私が苦々しい思いを抱えつつ深いため息をこぼすと、少女はにやりと唇を歪めた。
『アリーお姉さん、あの日、立ち寄った雑貨屋さんでレックスお兄さんの買ってくれたガラスペン、大切にしてるよ。壊したら厭だから、使わずにしまっておくんだって。こういう情報、レックスお兄さんには必要じゃない?』
「お前」
私は軽く頭痛を覚え、額に手を置いた。
確かに必要かもしれない。プレゼントを使ってもらえないのは少し寂しいから、もう一本買うべきか。
今後も、何かの役に立つ情報をこうしてもらえるのかもしれないと思うと――。
「……人前で話しかけるなよ? 私が頭がおかしいと思われるんだからな」
そう俺が折れると、少女はソファから降りて背筋を伸ばした。
『了解!』
そして、この少女みたいに誰も見えない存在なら、色々な情報収集をしてもらうのも簡単じゃないだろうか、と考えてしまう。しかも、その辺の情報屋に声をかけると結構な金額が要求されるが、彼女ならタダだ。いや、この考えは危険か。もう少しよく考えよう。

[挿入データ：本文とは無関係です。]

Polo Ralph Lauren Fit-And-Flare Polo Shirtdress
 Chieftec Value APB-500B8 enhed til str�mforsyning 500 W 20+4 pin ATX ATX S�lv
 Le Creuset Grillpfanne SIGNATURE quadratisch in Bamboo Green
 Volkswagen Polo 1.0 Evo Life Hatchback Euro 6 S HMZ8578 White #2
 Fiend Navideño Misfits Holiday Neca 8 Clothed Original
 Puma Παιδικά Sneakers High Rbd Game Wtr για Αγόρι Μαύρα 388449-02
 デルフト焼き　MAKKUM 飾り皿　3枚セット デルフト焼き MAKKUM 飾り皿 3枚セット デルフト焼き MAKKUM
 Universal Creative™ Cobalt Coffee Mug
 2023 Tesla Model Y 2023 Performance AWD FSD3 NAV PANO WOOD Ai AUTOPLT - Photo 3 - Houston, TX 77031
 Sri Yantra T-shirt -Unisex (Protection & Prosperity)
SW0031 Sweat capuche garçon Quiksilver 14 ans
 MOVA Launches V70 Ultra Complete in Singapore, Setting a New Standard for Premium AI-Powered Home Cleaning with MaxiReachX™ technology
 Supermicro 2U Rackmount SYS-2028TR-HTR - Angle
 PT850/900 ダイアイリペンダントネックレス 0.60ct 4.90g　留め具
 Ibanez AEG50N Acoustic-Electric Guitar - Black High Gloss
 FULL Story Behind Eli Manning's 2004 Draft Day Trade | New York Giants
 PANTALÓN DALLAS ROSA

だがその後、マーガレットのような死霊と話をしていれば――それは、隣国で悪役みたいに言われている『死霊使い』だと思われるのでは? と危険に感じた。
やはり、自分の行動、言動には気を付けねばならない。
マーガレットのことも、必要以上に関わらないように――と決めたのだが。
まあ、そう上手くいくはずもなく。
その後も色々と事件は起こって頭を抱えることになるのだが、この時の自分はそれを知るよしもなかった。